ベロニカにしてみれば、自分より劣るはずの成金男爵令嬢に伯爵夫人の座を奪われたことが面白くなかったのだ。
結局、アイザックはフィオナと結婚してからもベロニカを切ることができず、それどころか彼女との間に子どもまで成した。
未婚のまま身籠ってグリント家から追い出されたベロニカのためにアイザックは家を用意し、そこでベロニカは娘イザベルを産んだ。
ベロニカの暮らした家は、平民の中でもそれなりの稼ぎがある者が住むくらいの家だった。通いのメイドもいて、ベロニカは家事も外での仕事もする必要はなかった。
始めのうちこそ、アイザックはベロニカを隠そうとしていたらしく、母娘はひっそりと暮らしていた。しかし、アイザックがスウィニー伯爵を継いだ頃からベロニカの生活は派手になっていった。
アイザックはベロニカや成長したイザベルが望むままにドレスや宝飾品などを与えた。アイザックはフィオナやセアラのために使うべきキャンベル家からの援助金を、ベロニカやイザベルのために使っていたのだ。
しかし、それでもベロニカはフィオナを恨み続け、そんな母親に育てられたイザベルもセアラを憎んだ。
フィオナが亡くなり、後妻としてスウィニー伯爵家に迎えられてからも……。
しばらくして、キャンベル男爵から都に戻ったと連絡があった。私は宮廷での仕事を抜けさせてもらい、男爵の屋敷を訪ねた。
セアラを伴わなかったのは、スウィニー家のこともあって念のため警戒したからだ。
キャンベル家の屋敷は外から見れば男爵家らしい小さな屋敷だが、内装は豪奢で成金と言われるだけのことはあった。

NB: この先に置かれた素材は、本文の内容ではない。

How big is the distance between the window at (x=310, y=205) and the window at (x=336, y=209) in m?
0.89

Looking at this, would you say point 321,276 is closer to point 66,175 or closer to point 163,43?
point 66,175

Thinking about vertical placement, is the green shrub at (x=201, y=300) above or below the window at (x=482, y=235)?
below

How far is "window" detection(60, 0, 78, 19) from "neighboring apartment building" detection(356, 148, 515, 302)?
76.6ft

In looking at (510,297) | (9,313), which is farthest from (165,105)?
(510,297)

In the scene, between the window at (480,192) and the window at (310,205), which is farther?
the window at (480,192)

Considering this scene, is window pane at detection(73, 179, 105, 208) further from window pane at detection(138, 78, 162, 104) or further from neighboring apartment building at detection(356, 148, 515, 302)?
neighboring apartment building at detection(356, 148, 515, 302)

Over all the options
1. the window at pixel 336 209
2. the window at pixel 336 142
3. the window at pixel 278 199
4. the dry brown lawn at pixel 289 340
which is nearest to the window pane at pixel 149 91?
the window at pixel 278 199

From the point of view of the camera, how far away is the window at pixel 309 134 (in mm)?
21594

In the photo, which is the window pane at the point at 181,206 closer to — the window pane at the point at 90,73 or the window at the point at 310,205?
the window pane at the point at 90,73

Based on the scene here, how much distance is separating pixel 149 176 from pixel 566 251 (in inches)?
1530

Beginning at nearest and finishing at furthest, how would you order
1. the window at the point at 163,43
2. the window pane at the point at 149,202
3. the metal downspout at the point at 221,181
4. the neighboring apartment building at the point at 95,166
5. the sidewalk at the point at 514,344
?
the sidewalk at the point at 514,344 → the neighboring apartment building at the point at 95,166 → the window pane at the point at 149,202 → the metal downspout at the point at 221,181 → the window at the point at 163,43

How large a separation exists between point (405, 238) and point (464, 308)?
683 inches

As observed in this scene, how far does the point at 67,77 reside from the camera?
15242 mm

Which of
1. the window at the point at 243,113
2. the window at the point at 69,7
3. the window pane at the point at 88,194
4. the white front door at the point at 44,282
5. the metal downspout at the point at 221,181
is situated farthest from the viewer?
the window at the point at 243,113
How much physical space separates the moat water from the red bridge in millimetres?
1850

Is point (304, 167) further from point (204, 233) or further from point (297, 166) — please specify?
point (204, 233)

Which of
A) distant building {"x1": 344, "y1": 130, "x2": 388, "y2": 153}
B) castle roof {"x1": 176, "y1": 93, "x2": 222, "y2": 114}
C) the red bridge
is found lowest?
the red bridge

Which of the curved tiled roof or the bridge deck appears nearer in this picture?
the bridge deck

デニス・キャンベル男爵も貴族というより商人というほうがしっくりくる雰囲気だ。
「セアラはコーウェン家にいると聞きましたが、どんな様子なのでしょう? 元気でやっていますか?」
「はい、ご心配には及びません」
「スウィニー伯爵からはフィオナが亡くなってセアラが心を病んでしまったので、領地で静養させていると説明されていたのです。伯爵が愛人と再婚したことも考え合わせれば納得はできませんでしたが、屋敷に乗り込むわけにもいきませんし」
キャンベル男爵は苦々しい表情を浮かべた。
「そのうえ、セアラの婿にするはずの男を愛人の娘と婚約させたとあっては、黙っていることはできませんでした」
キャンベル男爵がスウィニー家に対して何をしたかといえば、20年近く続けていた援助を打ち切り、今までの援助の一部を返還するよう求めることだった。

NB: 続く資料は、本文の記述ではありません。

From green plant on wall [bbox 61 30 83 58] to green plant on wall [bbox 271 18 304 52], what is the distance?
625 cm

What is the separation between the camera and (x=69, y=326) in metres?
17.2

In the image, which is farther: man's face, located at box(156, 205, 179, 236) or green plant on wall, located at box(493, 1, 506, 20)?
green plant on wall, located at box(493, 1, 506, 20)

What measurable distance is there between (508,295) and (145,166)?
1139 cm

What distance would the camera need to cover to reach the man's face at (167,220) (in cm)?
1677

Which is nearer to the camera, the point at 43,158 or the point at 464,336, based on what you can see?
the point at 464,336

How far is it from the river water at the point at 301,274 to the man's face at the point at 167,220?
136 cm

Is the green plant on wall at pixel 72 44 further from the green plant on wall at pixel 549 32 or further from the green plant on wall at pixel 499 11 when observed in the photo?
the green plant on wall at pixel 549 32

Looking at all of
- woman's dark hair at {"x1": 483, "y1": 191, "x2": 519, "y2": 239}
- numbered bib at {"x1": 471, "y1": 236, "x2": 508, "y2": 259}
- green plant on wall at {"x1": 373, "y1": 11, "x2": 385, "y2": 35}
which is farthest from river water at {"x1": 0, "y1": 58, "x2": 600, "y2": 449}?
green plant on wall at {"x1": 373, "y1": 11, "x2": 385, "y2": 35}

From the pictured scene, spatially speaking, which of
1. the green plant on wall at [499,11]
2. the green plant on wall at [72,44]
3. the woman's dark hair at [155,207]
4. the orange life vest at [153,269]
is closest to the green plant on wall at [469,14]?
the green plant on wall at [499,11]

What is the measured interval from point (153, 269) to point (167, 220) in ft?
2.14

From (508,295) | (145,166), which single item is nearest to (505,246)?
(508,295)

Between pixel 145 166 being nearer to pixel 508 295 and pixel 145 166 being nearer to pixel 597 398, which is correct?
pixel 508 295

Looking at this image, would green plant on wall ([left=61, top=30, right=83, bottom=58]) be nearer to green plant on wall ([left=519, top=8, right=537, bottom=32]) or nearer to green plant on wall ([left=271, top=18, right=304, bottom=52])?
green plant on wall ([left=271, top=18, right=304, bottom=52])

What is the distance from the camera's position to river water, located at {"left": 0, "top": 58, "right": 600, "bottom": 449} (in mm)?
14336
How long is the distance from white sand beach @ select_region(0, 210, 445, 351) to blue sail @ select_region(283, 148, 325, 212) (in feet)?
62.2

こうして、スウィニー伯爵は借金を背負うことになったのだ。
もっとも、正当な理由なくしてキャンベル家の血筋を引く者がスウィニー伯爵家の跡取りから外された場合キャンベル家にその権利を認める、というのはセアラの両親が婚約した時に両家の当主ーーセアラのふたりの祖父の間で交わされた約定の1つだったそうだ。
現スウィニー伯爵はそれを知らなかったのか、それともセアラが病んだという嘘が正当な理由としてまかり通ると思っていたのか。どちらにせよ自業自得だろう。

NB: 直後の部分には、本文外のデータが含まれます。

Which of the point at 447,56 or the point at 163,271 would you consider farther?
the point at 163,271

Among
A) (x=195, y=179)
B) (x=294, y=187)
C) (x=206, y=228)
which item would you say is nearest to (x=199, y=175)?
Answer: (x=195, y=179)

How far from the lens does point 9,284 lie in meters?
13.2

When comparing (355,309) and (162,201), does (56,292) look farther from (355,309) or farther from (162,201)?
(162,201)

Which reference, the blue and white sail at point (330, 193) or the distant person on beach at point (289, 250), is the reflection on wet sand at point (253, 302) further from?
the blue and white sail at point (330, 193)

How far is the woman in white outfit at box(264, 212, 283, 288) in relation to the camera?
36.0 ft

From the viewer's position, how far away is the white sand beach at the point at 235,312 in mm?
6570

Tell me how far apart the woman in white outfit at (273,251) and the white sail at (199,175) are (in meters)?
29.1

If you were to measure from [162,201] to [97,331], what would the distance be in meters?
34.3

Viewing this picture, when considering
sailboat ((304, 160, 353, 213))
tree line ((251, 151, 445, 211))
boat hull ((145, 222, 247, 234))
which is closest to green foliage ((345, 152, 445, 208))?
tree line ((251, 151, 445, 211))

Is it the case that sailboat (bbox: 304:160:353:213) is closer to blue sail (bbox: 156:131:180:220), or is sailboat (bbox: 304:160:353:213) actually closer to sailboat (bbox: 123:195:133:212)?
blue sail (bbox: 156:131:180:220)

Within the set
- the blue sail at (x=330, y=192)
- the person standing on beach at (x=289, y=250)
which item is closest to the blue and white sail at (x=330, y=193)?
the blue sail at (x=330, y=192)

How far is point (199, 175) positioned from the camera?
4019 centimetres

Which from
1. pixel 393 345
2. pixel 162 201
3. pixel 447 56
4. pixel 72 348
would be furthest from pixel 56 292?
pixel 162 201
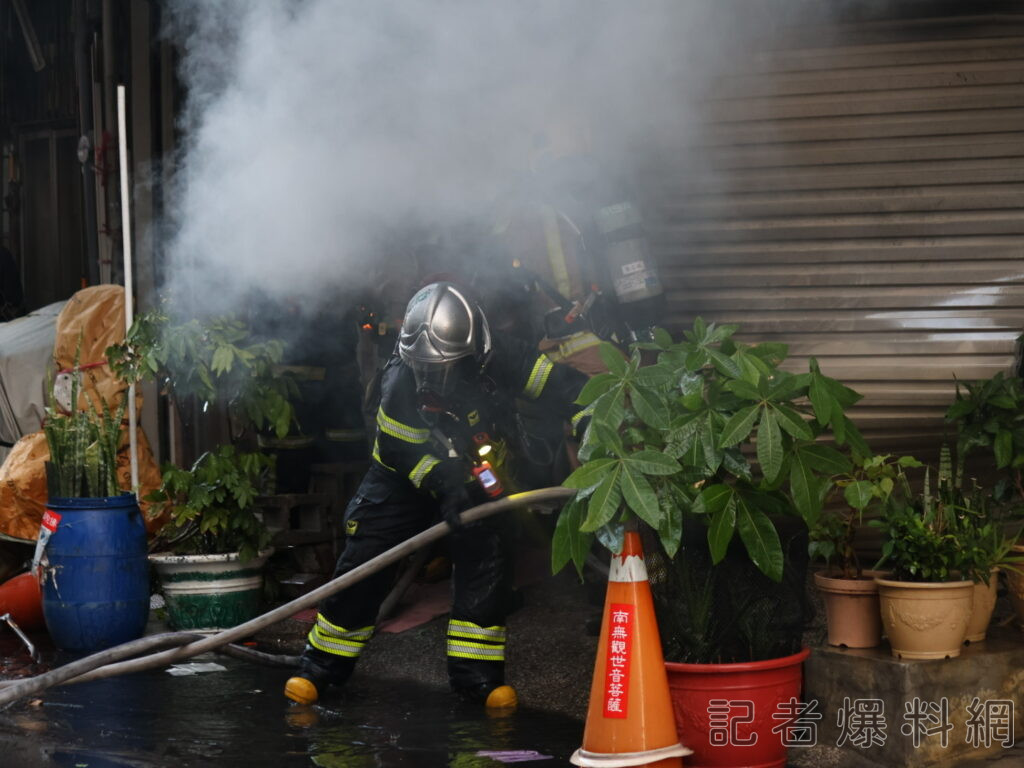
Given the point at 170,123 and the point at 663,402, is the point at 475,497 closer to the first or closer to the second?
the point at 663,402

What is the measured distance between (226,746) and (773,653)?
2.26 metres

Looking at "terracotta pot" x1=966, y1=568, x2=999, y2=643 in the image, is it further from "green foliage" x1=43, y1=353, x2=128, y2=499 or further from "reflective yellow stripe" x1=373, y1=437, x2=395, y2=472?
"green foliage" x1=43, y1=353, x2=128, y2=499

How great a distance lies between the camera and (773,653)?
4.59 meters

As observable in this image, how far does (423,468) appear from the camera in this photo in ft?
18.6

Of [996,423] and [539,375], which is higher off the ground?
[539,375]

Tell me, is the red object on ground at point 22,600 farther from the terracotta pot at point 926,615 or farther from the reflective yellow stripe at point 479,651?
the terracotta pot at point 926,615

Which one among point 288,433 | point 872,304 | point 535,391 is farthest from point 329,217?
point 872,304

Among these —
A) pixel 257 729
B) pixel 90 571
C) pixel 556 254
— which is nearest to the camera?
pixel 257 729

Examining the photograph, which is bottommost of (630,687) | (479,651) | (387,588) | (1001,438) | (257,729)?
(257,729)

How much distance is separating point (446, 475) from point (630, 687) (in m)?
1.60

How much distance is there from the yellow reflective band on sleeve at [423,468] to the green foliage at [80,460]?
2.43 meters

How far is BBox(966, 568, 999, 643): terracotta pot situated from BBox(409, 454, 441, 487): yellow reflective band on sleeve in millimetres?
2320

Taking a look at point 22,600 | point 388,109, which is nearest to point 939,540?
point 388,109

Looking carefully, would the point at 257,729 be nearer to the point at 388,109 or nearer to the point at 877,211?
the point at 388,109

ちなみに、セアラの話していた質が良く高価そうな母上の持ち物というのはキャンベル前男爵が娘のために用意した嫁入り道具だった。前男爵はいつか他家に嫁ぐ娘に、貴族の娘としての礼儀作法や教養をしっかり学ばせてもいた。
さらに、薬代や治療費などは現キャンベル男爵が妹のためにと、援助とは別に出していたらしい。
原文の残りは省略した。